Direction A: Count the lines in the records that contain the word "rocky", and give only that number.

Text excerpt:
#####

There is an interesting point against this...

Puffadder, if your forms always start and end in the same place then it follows that every movement within that form follows the same angles of attack and defence. However, we all know that real life doesn't work like that and attacks can come from any angle. Forms need to be flexible enough to deal with changing attack scenarios not be so rigid that every movement is the same every time. That doesn't teach students to react effectively to what's going on around them which is surely one of the aims of form training.

Once the student has the basic form and can follow the traditional angles of the form we teach them to use those movements to react to attacks coming from other angles - ie if they are facing north then the first attack could be from East then South West etc which may not be normal angles of attack for that form. Obviously then they may not end in the same place.




A couple of things. First, if you always adjust the angle of your technique when exploring bunkai you will be missing alot. What I mean is take Pinan kata. In the first movement many people assume that the attack is coming from the left side. However, that is basics training. For in close combat the attack would be coming from straight on. However, if you ajust the angle of your technique to accomodate what you believe the bunkai to be if you believe that attack is always coming from the left you will lose much of what you can do with that technique. In fact, this is how karate application is. On technique for many attacks. Of course there are small adjustments to be made in application, but drastic changes in angles on techniques is not the way to go imo.

#####

Rows of spatial question data:
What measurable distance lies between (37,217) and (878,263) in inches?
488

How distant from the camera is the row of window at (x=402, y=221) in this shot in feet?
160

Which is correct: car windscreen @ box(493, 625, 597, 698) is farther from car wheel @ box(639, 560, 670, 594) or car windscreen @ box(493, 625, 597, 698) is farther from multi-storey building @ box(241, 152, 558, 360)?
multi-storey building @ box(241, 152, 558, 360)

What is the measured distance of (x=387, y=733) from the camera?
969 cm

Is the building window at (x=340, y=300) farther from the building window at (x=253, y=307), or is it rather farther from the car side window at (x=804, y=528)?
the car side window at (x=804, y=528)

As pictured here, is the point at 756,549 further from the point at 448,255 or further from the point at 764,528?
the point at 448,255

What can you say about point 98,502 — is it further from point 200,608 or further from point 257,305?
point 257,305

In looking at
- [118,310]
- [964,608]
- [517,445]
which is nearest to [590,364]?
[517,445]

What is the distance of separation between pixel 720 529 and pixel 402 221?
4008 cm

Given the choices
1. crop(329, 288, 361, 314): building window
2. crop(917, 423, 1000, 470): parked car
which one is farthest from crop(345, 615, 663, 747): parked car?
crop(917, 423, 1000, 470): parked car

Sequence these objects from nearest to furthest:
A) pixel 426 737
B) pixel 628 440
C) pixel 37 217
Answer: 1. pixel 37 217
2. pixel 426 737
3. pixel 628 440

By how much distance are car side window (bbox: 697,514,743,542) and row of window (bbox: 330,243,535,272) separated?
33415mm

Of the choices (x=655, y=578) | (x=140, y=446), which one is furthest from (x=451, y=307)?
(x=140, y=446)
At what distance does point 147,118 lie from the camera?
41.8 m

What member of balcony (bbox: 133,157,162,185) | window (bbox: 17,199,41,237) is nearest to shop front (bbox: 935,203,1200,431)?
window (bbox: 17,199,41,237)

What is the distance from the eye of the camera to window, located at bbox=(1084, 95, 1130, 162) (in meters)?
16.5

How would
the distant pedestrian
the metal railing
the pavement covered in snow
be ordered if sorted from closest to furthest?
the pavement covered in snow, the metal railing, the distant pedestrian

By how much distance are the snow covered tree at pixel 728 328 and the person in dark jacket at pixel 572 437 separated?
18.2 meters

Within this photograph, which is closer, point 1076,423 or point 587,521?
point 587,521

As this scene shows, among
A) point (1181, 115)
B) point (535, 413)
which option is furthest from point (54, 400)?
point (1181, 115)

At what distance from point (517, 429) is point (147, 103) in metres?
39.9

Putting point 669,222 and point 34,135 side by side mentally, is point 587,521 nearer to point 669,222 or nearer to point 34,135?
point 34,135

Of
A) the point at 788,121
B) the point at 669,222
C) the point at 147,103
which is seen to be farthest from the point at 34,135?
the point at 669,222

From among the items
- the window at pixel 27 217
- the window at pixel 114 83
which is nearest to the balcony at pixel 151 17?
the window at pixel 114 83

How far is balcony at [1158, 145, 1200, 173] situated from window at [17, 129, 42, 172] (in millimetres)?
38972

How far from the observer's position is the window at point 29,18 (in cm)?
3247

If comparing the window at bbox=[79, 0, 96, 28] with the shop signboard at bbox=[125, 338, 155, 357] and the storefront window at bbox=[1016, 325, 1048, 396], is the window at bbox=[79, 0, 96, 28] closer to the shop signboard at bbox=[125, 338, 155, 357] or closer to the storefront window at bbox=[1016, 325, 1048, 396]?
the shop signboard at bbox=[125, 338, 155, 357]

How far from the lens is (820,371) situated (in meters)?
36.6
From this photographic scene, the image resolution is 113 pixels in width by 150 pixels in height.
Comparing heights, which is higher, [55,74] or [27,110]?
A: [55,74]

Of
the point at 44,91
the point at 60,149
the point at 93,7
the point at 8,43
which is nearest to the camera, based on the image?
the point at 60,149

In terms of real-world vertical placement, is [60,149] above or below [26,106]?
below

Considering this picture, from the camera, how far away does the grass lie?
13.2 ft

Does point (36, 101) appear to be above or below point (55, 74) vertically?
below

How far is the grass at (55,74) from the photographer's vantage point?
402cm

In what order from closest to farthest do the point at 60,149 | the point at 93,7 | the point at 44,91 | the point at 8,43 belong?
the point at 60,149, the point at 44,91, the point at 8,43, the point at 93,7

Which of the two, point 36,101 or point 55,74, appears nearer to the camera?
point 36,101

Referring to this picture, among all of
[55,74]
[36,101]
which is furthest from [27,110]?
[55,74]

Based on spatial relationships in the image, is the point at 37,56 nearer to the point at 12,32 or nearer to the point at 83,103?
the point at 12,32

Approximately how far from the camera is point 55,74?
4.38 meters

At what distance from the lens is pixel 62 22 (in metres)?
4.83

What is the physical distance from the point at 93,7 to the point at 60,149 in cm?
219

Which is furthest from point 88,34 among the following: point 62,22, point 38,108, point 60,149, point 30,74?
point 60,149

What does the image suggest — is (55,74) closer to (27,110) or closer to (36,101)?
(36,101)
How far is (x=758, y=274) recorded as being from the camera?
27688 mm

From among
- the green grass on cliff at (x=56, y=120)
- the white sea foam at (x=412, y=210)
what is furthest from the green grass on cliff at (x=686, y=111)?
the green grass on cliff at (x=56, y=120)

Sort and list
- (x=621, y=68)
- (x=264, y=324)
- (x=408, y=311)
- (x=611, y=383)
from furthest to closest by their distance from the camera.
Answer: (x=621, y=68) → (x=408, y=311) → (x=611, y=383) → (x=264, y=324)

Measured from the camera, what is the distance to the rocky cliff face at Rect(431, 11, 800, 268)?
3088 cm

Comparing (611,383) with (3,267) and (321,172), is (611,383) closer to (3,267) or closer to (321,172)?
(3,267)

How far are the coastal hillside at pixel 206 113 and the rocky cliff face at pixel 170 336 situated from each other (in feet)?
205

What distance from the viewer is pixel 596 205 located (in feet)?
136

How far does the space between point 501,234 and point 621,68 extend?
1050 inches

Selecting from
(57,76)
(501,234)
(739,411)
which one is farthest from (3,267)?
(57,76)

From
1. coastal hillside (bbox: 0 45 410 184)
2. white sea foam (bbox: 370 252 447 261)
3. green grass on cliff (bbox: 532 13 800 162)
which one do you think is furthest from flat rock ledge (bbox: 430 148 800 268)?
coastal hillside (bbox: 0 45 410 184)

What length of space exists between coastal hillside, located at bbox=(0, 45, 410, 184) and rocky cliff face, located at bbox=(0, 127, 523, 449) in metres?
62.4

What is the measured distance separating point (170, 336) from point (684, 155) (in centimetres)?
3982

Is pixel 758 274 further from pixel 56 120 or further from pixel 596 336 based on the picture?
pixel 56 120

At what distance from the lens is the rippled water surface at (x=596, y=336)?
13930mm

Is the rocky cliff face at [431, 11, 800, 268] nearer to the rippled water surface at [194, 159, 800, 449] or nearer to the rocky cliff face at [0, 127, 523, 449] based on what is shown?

#####

Direction B: Write out the passage on karate forms between "Puffadder, if your" and "of form training.", inclusive, copying it word for word.

Expected output A: 4

Expected output B:
Puffadder, if your forms always start and end in the same place then it follows that every movement within that form follows the same angles of attack and defence. However, we all know that real life doesn't work like that and attacks can come from any angle. Forms need to be flexible enough to deal with changing attack scenarios not be so rigid that every movement is the same every time. That doesn't teach students to react effectively to what's going on around them which is surely one of the aims of form training.